The authors tackled the problem of learning interpretable models for heterogeneous multivariate time series data, proposing grammar-based decision trees (GBDTs) that extend decision trees with a grammar framework to support diverse data types while maintaining interpretability, and applied them to datasets like Australian Sign Language and near mid-air collisions, showing effectiveness in classification and categorization tasks.

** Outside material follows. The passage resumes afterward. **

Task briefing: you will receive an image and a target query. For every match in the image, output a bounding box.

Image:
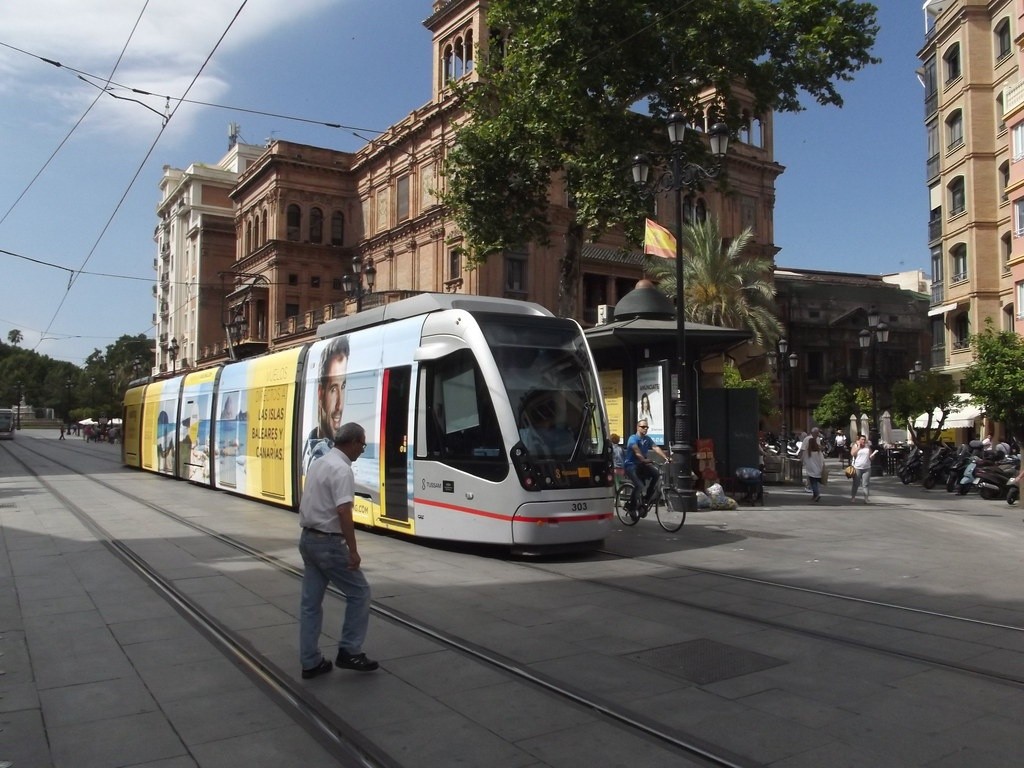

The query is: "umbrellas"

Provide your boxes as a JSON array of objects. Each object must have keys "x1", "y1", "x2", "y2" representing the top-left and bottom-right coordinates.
[{"x1": 79, "y1": 418, "x2": 123, "y2": 425}]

Understanding heterogeneous multivariate time series data is important in many applications ranging from smart homes to aviation. Learning models of heterogeneous multivariate time series that are also human-interpretable is challenging and not adequately addressed by the existing literature. We propose grammar-based decision trees (GBDTs) and an algorithm for learning them. GBDTs extend decision trees with a grammar framework. Logical expressions derived from a context-free grammar are used for branching in place of simple thresholds on attributes. The added expressivity enables support for a wide range of data types while retaining the interpretability of decision trees. In particular, when a grammar based on temporal logic is used, we show that GBDTs can be used for the interpretable classi cation of high-dimensional and heterogeneous time series data. Furthermore, we show how GBDTs can also be used for categorization, which is a combination of clustering and generating interpretable explanations for each cluster. We apply GBDTs to analyze the classic Australian Sign Language dataset as well as data on near mid-air collisions (NMACs). The NMAC data comes from aircraft simulations used in the development of the next-generation Airborne Collision Avoidance System (ACAS X).